* [REQUIRED WORK] Go over the data and keep only the lines that include "baseline".

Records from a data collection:
+++++

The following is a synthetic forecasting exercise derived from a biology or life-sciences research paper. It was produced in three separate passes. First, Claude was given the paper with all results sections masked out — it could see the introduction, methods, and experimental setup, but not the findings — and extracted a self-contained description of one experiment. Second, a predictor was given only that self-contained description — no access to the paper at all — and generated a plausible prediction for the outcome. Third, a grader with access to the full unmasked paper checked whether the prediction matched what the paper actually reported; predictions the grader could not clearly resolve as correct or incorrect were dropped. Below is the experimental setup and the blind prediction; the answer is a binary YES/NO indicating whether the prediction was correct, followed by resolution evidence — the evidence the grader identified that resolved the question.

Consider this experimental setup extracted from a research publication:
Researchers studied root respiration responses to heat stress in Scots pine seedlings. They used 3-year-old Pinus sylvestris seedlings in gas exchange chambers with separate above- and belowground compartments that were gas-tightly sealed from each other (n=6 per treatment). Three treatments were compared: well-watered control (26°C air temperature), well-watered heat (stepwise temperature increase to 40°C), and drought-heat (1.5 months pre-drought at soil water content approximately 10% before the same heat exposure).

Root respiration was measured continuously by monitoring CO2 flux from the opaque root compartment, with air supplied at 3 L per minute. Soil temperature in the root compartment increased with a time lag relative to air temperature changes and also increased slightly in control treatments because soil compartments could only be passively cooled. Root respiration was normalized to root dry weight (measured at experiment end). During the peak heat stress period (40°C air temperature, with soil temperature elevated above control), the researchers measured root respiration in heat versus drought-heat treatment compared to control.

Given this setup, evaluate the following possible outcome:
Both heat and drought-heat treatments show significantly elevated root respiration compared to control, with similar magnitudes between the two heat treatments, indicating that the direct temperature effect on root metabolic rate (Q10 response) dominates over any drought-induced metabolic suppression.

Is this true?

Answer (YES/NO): NO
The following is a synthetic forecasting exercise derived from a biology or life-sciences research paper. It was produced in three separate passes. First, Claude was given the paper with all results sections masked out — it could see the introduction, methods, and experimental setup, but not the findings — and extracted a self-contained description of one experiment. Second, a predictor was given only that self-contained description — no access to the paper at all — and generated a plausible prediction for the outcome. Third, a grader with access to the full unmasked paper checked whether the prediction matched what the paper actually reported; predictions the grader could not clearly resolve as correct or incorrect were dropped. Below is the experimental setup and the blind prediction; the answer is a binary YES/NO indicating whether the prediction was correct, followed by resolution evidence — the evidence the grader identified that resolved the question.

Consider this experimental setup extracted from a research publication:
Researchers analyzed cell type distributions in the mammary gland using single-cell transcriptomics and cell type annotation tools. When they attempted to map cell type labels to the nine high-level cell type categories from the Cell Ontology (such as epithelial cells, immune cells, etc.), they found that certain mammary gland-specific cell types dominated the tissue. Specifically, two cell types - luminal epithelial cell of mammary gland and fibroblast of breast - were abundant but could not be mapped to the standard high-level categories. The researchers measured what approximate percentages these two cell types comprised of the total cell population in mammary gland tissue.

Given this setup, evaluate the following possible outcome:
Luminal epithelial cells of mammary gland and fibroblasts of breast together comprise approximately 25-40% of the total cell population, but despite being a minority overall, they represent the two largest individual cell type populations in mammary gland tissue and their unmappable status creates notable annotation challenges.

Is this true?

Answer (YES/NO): NO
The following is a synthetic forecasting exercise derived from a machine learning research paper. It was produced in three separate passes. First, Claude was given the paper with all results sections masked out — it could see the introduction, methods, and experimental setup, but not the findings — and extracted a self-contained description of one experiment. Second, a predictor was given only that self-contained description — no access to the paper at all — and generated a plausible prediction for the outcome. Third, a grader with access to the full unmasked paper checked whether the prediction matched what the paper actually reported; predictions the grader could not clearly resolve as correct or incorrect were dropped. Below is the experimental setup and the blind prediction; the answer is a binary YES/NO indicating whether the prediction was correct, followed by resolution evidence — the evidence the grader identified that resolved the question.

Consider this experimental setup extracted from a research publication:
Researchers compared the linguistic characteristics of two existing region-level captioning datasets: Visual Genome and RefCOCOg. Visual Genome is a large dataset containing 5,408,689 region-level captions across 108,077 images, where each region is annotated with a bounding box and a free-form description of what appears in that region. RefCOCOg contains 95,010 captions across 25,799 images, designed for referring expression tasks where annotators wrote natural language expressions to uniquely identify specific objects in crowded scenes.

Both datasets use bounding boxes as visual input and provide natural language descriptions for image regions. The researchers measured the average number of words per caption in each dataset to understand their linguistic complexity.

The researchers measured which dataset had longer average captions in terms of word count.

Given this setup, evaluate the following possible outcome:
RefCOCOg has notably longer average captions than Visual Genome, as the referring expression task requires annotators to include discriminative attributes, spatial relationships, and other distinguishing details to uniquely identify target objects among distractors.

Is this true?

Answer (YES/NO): YES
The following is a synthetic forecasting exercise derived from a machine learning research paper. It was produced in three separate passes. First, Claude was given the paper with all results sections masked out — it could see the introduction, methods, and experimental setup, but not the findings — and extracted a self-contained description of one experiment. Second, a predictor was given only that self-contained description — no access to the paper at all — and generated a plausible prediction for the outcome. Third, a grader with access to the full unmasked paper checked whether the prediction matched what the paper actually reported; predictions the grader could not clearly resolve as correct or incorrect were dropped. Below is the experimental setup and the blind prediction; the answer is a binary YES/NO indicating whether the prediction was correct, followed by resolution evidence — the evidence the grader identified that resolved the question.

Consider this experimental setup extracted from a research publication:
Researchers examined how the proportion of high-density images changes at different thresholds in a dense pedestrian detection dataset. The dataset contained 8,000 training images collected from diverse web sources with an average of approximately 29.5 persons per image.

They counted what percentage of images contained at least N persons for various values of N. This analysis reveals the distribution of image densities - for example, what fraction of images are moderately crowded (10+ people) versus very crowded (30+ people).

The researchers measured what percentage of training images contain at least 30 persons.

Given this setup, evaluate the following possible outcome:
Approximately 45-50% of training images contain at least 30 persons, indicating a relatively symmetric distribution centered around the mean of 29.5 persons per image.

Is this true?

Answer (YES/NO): NO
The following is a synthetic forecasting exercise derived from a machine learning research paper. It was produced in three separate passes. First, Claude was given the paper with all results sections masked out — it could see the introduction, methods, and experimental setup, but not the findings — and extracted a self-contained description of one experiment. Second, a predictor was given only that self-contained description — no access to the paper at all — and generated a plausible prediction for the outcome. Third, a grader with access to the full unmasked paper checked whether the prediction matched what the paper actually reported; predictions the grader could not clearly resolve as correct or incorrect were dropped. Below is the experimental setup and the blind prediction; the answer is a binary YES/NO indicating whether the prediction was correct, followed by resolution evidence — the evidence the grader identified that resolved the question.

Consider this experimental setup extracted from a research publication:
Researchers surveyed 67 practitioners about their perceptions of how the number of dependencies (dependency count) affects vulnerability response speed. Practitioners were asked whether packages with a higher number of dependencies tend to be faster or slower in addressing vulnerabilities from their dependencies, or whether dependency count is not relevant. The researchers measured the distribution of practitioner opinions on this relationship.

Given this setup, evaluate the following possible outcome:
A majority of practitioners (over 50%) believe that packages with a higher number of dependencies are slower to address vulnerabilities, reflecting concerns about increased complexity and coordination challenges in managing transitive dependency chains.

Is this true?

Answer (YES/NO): YES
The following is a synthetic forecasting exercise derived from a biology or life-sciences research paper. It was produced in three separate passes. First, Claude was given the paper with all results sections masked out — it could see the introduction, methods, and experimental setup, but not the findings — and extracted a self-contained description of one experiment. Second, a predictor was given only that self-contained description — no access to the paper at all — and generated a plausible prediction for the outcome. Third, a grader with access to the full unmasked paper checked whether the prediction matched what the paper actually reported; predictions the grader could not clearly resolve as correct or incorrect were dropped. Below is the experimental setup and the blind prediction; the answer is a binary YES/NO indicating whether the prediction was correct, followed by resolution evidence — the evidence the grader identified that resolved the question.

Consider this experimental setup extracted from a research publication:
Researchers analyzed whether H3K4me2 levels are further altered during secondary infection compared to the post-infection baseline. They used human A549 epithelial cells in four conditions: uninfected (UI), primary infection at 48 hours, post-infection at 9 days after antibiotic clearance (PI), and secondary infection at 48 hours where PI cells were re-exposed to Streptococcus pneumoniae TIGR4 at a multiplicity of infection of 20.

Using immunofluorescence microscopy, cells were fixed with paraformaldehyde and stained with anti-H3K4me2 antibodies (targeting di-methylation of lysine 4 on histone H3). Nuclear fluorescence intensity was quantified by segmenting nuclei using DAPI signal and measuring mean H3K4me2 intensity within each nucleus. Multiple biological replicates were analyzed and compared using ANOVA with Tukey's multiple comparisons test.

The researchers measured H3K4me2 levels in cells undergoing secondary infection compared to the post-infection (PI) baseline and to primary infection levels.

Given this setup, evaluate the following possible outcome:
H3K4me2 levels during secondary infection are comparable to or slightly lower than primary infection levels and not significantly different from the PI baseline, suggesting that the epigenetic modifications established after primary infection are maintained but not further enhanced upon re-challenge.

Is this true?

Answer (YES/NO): NO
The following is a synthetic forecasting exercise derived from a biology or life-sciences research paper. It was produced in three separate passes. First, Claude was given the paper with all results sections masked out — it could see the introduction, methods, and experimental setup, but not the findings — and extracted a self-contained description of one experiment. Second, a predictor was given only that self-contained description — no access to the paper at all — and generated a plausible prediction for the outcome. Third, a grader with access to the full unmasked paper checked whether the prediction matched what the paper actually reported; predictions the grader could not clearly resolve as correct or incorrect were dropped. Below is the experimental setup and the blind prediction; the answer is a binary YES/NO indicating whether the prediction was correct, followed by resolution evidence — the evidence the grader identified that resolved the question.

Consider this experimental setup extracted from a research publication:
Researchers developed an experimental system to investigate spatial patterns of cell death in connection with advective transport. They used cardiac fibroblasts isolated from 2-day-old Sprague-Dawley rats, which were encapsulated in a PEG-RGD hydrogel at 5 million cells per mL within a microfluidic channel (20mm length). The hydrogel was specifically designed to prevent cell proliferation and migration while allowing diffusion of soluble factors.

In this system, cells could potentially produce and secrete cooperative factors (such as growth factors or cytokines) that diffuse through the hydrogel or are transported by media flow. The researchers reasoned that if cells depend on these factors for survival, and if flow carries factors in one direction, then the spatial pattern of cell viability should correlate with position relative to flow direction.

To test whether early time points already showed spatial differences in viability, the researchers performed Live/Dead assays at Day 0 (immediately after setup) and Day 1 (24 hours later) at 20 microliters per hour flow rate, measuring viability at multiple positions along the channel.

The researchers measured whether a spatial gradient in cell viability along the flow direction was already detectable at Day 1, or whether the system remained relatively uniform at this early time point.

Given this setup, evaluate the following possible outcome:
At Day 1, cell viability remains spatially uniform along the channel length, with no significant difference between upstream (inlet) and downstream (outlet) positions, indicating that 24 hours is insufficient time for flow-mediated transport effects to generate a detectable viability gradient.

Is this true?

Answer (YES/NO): NO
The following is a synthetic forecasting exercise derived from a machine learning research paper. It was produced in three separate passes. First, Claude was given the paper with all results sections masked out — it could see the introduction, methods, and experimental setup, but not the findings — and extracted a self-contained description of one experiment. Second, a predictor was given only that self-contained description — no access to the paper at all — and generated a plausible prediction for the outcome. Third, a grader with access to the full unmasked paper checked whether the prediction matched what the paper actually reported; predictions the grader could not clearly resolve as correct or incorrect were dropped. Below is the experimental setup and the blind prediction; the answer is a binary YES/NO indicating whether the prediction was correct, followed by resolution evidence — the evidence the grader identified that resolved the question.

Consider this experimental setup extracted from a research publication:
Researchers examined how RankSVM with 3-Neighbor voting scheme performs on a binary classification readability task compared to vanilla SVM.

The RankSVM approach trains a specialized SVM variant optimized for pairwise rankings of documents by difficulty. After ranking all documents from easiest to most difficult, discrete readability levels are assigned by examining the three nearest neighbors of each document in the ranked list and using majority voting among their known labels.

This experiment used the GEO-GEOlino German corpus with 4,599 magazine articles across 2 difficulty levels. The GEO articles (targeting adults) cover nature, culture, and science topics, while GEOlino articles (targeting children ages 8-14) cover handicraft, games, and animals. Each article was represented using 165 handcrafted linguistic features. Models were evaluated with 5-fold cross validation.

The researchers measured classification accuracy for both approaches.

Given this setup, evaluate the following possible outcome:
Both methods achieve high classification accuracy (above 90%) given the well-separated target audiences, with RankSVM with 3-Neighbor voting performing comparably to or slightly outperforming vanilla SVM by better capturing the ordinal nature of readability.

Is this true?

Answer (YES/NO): NO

+++++

* [SOLUTION FOR THIS PROBLEM]
Researchers analyzed whether H3K4me2 levels are further altered during secondary infection compared to the post-infection baseline. They used human A549 epithelial cells in four conditions: uninfected (UI), primary infection at 48 hours, post-infection at 9 days after antibiotic clearance (PI), and secondary infection at 48 hours where PI cells were re-exposed to Streptococcus pneumoniae TIGR4 at a multiplicity of infection of 20.
The researchers measured H3K4me2 levels in cells undergoing secondary infection compared to the post-infection (PI) baseline and to primary infection levels.
H3K4me2 levels during secondary infection are comparable to or slightly lower than primary infection levels and not significantly different from the PI baseline, suggesting that the epigenetic modifications established after primary infection are maintained but not further enhanced upon re-challenge.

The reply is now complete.